• _REQUIRED WORK_:
After locating the line with "this 640×480 image." in the data that follows, return it and every later line exactly, up to and including the line with "this 1247×779 image.".

□ □ □ □ □ □ □

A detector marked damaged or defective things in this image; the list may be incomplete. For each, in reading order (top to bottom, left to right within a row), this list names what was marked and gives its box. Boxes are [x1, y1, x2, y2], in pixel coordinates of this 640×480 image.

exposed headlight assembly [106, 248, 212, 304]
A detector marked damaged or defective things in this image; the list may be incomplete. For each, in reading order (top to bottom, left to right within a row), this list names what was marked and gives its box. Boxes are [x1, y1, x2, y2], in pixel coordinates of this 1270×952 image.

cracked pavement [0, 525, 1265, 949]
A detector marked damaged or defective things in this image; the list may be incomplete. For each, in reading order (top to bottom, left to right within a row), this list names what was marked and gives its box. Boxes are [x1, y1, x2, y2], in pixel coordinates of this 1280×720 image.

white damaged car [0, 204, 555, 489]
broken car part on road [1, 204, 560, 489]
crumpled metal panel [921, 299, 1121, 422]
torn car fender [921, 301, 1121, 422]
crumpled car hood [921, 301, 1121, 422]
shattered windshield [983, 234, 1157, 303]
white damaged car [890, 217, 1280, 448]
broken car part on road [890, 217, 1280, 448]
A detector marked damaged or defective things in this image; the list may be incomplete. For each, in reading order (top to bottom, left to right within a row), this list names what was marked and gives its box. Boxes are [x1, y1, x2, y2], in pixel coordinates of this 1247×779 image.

□ □ □ □ □ □ □

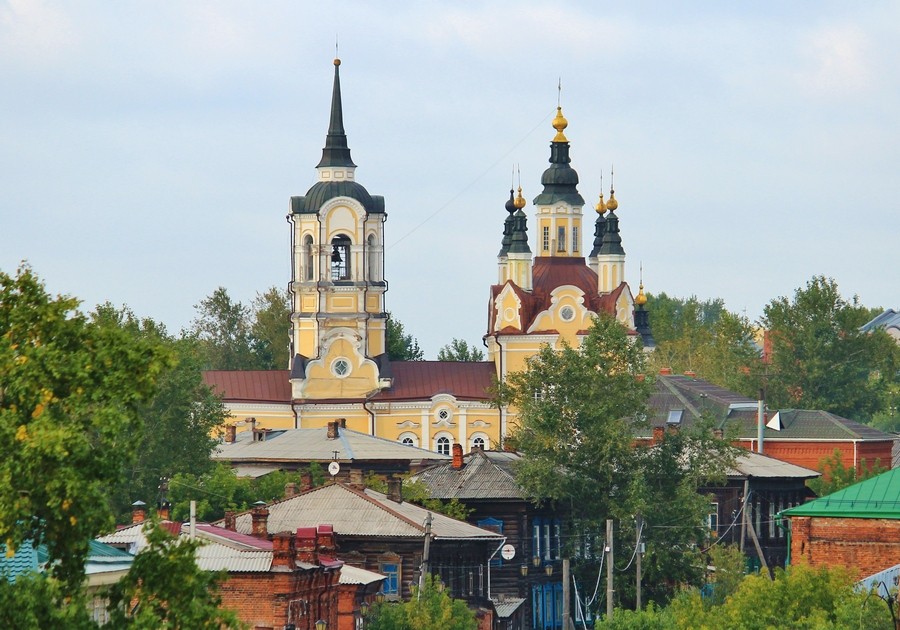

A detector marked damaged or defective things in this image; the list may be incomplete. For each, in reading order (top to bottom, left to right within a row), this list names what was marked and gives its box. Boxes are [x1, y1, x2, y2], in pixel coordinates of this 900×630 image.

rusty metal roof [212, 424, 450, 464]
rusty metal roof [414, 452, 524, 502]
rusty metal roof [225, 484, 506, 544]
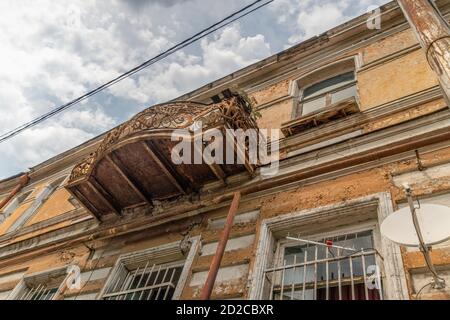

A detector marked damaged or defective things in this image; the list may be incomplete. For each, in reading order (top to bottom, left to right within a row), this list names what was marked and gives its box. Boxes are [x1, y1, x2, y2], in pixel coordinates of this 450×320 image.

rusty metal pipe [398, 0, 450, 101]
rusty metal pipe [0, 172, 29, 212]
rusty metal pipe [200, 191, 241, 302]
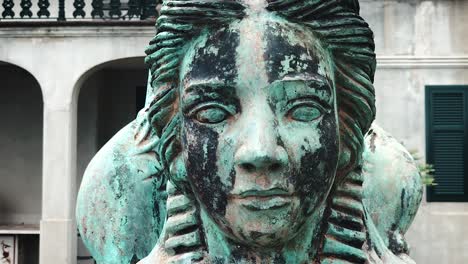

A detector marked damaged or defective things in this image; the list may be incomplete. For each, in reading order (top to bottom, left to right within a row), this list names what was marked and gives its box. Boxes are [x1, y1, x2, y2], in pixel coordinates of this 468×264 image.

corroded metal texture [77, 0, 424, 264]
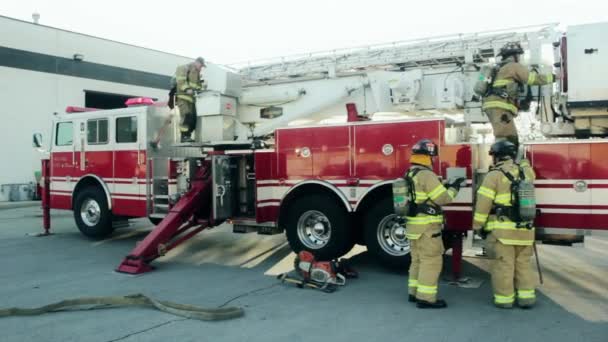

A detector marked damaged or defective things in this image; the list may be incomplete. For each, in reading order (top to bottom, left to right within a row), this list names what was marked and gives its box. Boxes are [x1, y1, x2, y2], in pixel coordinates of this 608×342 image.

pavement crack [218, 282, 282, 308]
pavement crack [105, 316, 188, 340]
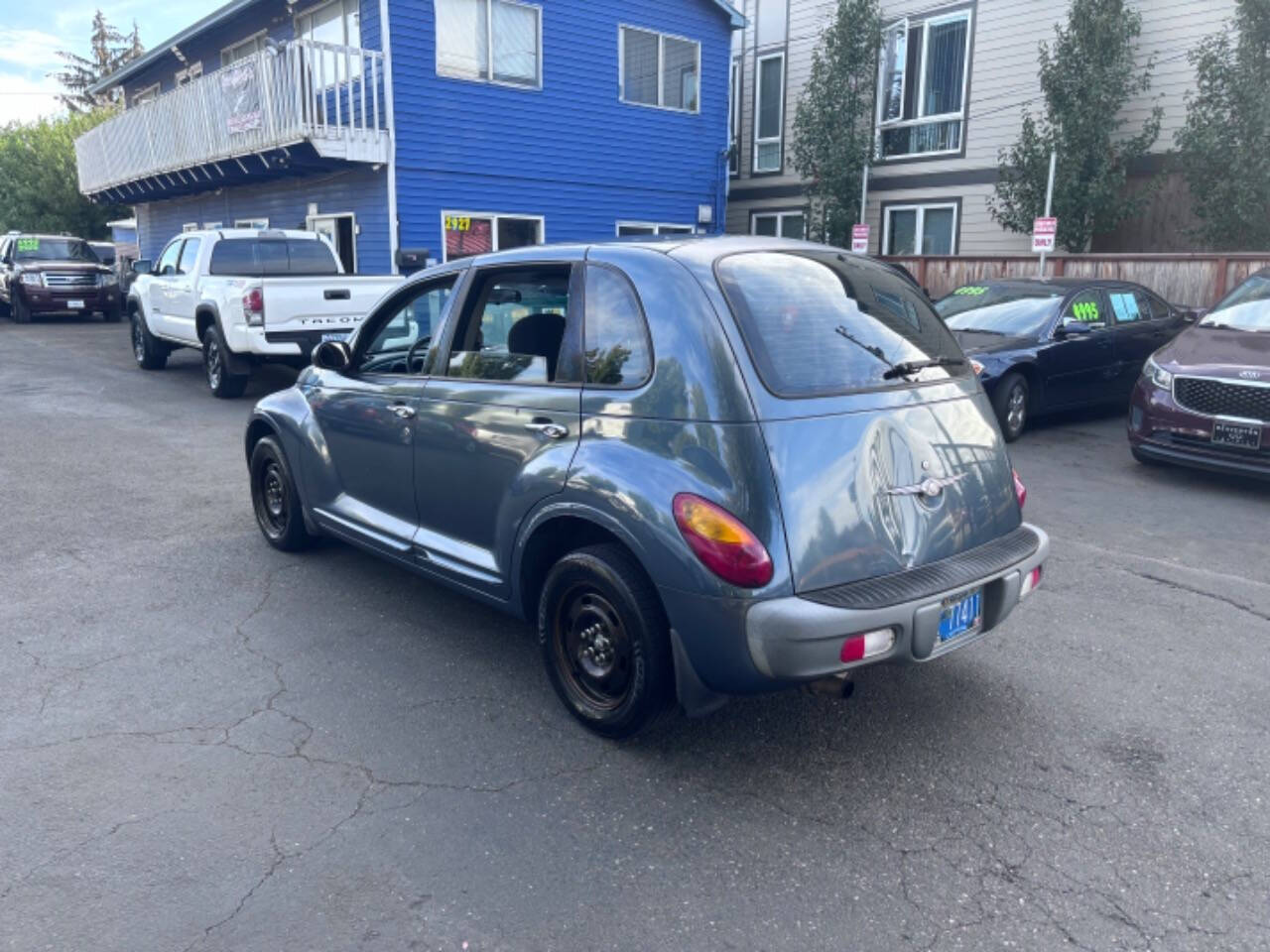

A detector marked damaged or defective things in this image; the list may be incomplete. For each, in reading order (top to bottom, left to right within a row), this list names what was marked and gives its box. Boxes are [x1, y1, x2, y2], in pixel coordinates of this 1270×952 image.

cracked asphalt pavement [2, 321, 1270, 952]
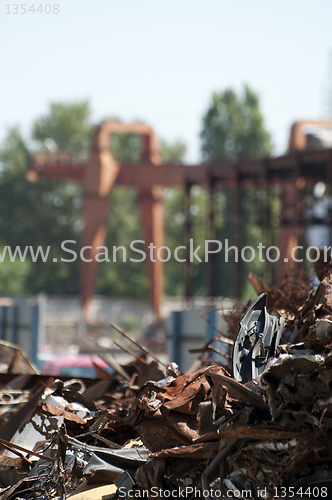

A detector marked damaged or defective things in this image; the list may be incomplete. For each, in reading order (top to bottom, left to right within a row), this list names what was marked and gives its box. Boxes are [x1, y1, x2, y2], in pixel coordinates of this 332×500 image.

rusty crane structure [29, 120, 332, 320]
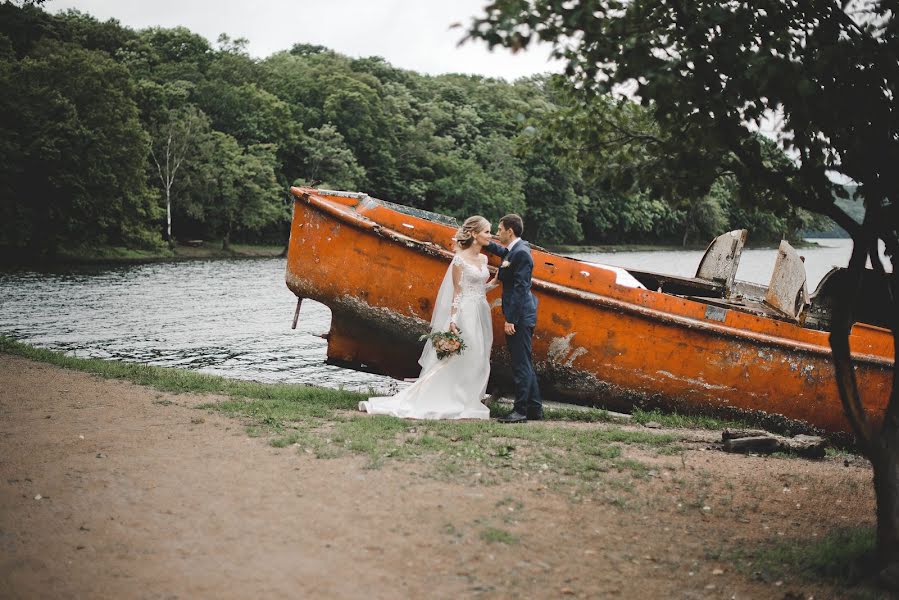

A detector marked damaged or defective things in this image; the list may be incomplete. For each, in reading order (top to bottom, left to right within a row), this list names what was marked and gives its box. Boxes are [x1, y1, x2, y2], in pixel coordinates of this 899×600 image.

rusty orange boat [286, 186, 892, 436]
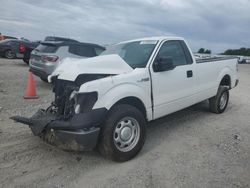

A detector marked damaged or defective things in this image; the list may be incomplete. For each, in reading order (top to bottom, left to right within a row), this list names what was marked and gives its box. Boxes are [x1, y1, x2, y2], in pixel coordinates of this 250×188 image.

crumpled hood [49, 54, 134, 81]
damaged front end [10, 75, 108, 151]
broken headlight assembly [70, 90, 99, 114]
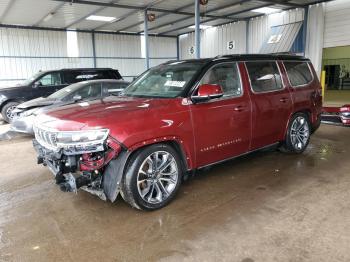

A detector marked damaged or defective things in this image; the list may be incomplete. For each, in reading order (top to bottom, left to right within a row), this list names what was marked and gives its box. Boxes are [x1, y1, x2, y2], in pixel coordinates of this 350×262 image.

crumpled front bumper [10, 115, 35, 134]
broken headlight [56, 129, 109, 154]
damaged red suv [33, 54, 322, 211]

□ □ □ □ □ □ □

• _RESPONSE AREA_:
A detector marked damaged or defective things in this image; the list may be incomplete. For each, in reading order (top to bottom, left to right within a row), this list names what was marked and gives its box. Boxes are [x1, y1, x2, y2], in pixel coordinates of this 640×480 image.

exposed headlight assembly [106, 248, 212, 304]
A detector marked damaged or defective things in this image; the list may be incomplete. For each, in reading order (top to bottom, left to right within a row), this list names what was marked and gives its box. Boxes are [x1, y1, x2, y2], in pixel coordinates of this 1270×952 image.

cracked pavement [0, 525, 1265, 949]
A detector marked damaged or defective things in this image; the list may be incomplete. For each, in reading order (top to bottom, left to right within a row), this list names what was marked and gives its box. Boxes are [x1, y1, x2, y2], in pixel coordinates of this 1280×720 image.

white damaged car [0, 204, 555, 489]
broken car part on road [1, 204, 560, 489]
crumpled metal panel [921, 299, 1121, 422]
torn car fender [921, 301, 1121, 422]
crumpled car hood [921, 301, 1121, 422]
shattered windshield [983, 234, 1157, 303]
white damaged car [890, 217, 1280, 448]
broken car part on road [890, 217, 1280, 448]
A detector marked damaged or defective things in this image; the list may be incomplete. For each, in reading order (top to bottom, left to right within a row), this list names what was marked and gives its box. Boxes are [x1, y1, x2, y2], in pixel coordinates of this 1247×779 image.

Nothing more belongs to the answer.